Ardından konuşan kayıp yakını Zübeyde Tepe ise "Bir mücadele için burdayız, adalet için burayız. Malesef hiçbir merci bu annelerinin sesini duymadı. 23 yıldır burdayız ve adalet yerini bulana kadar burdayız" şeklinde konuştu.
 
Gözaltında kaybedilen Hüseyin Taşkaya'nın kızı Serpil Taşkaya da babası kaybedildiğinde 7 yaşında olduğunu söyledi. Taşkaya, 17-31 Mayıs Gözaltında Kayıplara Karşı Uluslararası Mücadele Haftası'na dikkat çeken Taşkaya, "Dönemin başbakanına kayıplarımıza ne olduğunu açıkladık.

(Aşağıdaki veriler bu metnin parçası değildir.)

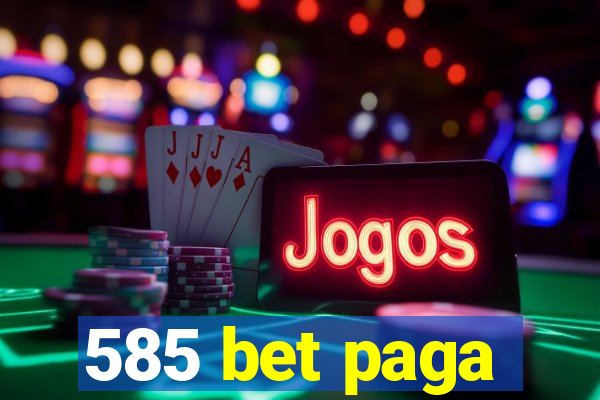 585 bet paga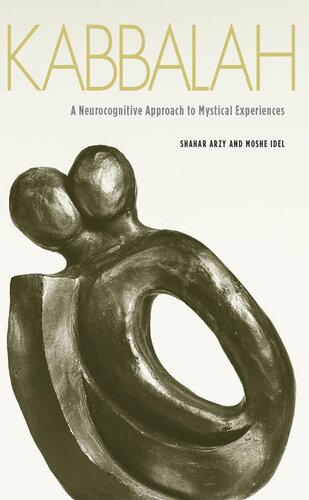 Kabbalah A Neurocognitive Approach To Mystical Experiences Shahar Arzy Moshe Idel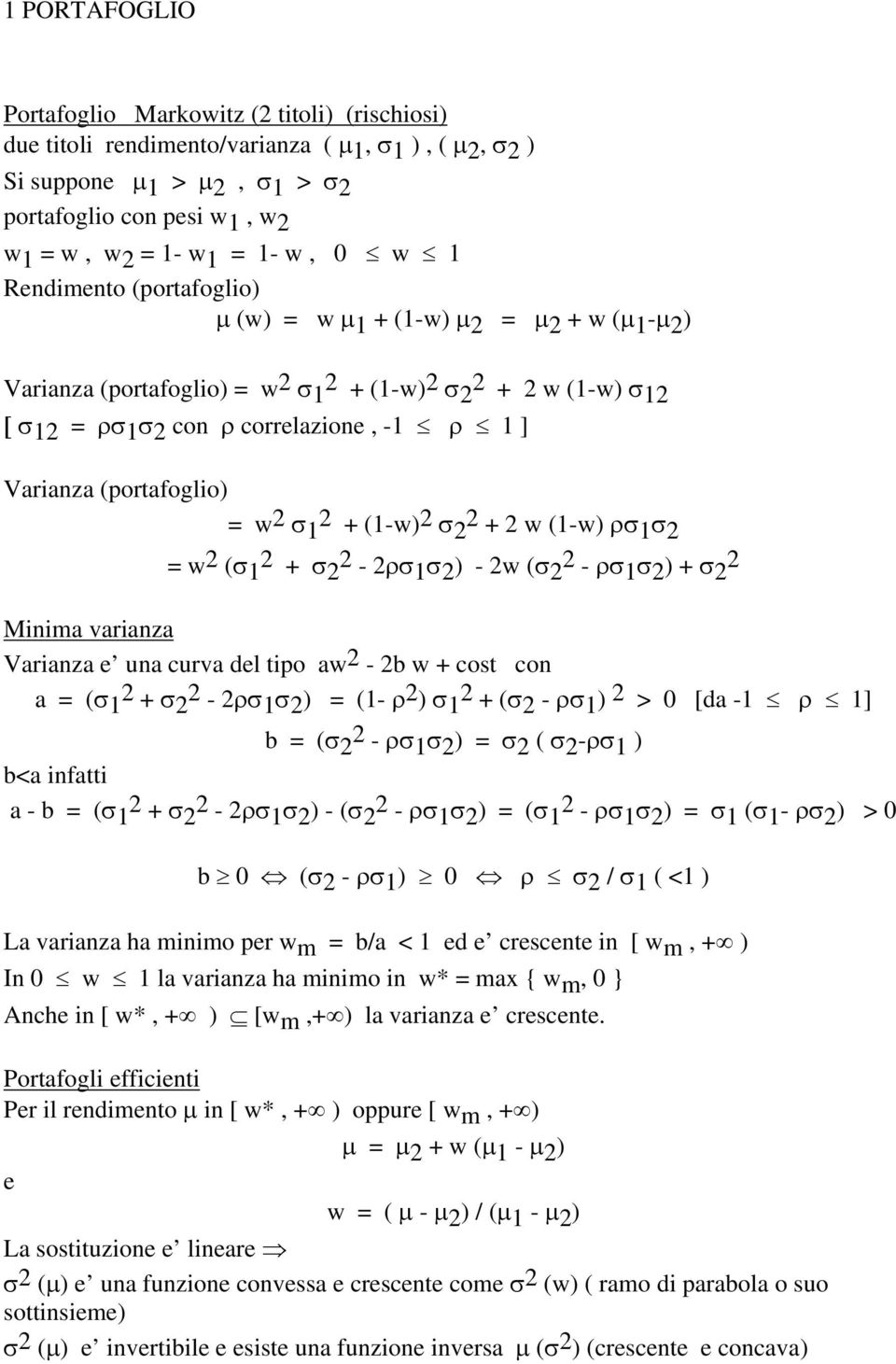 1 ] Varianza (portafoglio) = w 2 σ 1 2 + (1-w) 2 σ2 2 + 2 w (1-w) ρσ 1 σ 2 = w 2 (σ 1 2 + σ2 2-2ρσ1 σ 2 ) - 2w (σ 2 2 - ρσ1 σ 2 ) + σ 2 2 Minima varianza Varianza e una curva del tipo aw 2-2b w +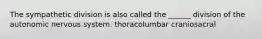 The sympathetic division is also called the ______ division of the autonomic nervous system. thoracolumbar craniosacral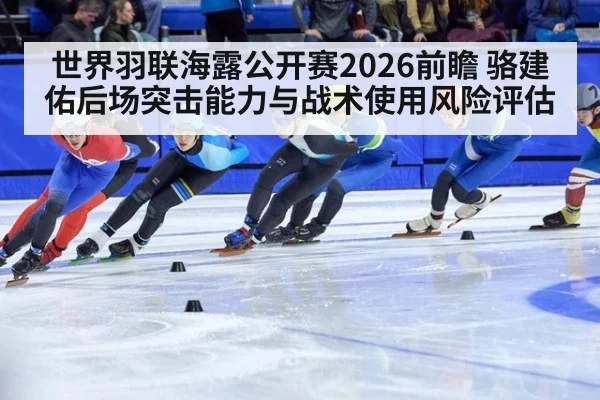世界羽联海露公开赛2026前瞻 骆建佑后场突击能力与战术使用风险评估（KAIYUN SPORTS）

Kayıplarımızdan sorumlu olanları tek tek söyledik" ifadelerini kullandı. Bu olayın takipçisi olacağını söyleyen Taayip Erdoğan'ın hiçbir adım atmadığını ifade eden Taşkaya, "Biz yakınlarımızın kemiklerini istiyoruz. Faili meçhul denilen ama kesinlikle faili belli olan başvurularının sonuçlanması istiyoruz. Bizi seçim malzemesi yapmayın. Bizden uzak durun" diye konuştu.
 
Bu haftaki basın açıklamasını sanatçı Nur Sürer okudu. 687 haftadır herkes için yaşam hakkı, hukuk güvenliği ve adalet talebiyle Galatasaray'da olduklarını söyledi. Sürer, "Yaşama hakkını ve adalete ulaşmayı güvence altına almayan bir devletin demokratik nitelik taşıdığından bahsedilemez" dedi. Devletin insan hak ve özgürlüklerini korumak ve geliştirmekle yükümlü olduğunu kaydeden Sürer, "İnsan haklarını, hukukun üstünlüğünü hedef alan politikaları sonucunda yalnız bizler değil herkes hukuktan, adaletten ve demokrasiden uzaklaştırıldı" ifadelerini kullandı.
 
687. haftada 24 yıldır cezasız bırakılan Bulut Ailesi dosyası ile Galatasaray'da olduklarını söyleyen Sürer, 1994'te Bolu ve Kayseri'den gelen askerler mezraya baskın yaptığını söyledi. 50 hanelik mezradaki evler içinde eşyaları ve ahırlarındaki büyük ve küçükbaş hayvanları ile birlikte yakıldığını kaydeden Sürer, biri bir yaşında, diğeri yeni doğmuş 2 çocuk babası Mustafa Bulut ve 6 köylü askerler tarafından alındığını belirtti. Mustafa'nın geri dönmemesi üzerine Bulut ailesinden Fahri Bulut, Mustafa'yı sormak için karakola gitti ve bir daha dönmediği kaydedildi. Sürer, bunun üzerine Ramazan Bulut, Ekrem Bulut ve Ali Bulut, Mustafa ve Fahri Bulut'u aramak için yola çıktılar ve bir daha geri dönmediklerini söyledi.
 
Başlarda Bulut ailesinin beş üyesinin gözaltına alındıkları inkâr edildiğini ifade eden Bulut, kayıplarını arayan Bulut ailesinin evlerine güvenlik güçlerince baskınlar düzenlendi, kayıplarını aramaktan vazgeçmeleri için tehdit edildiği belirtildi.
 
Olaydan on yıl sonra bir toplu mezarda Ramazan, Ekrem ve Ali Bulut'un kurşuna dizildikten sonra yakılarak öldürülmüş kalıntılarına ulaşıldığını kaydeden Sürer, "Mustafa ve Fahri Bulut'a 24 yıldır ulaşılamadığını" söyledi.
 
Devleti yönetenlere seslenen Sürer, "Gözaltında kayıp dosyalarındaki cezasızlığın son bulması için irade göstermeye çağırıyoruz" dedi.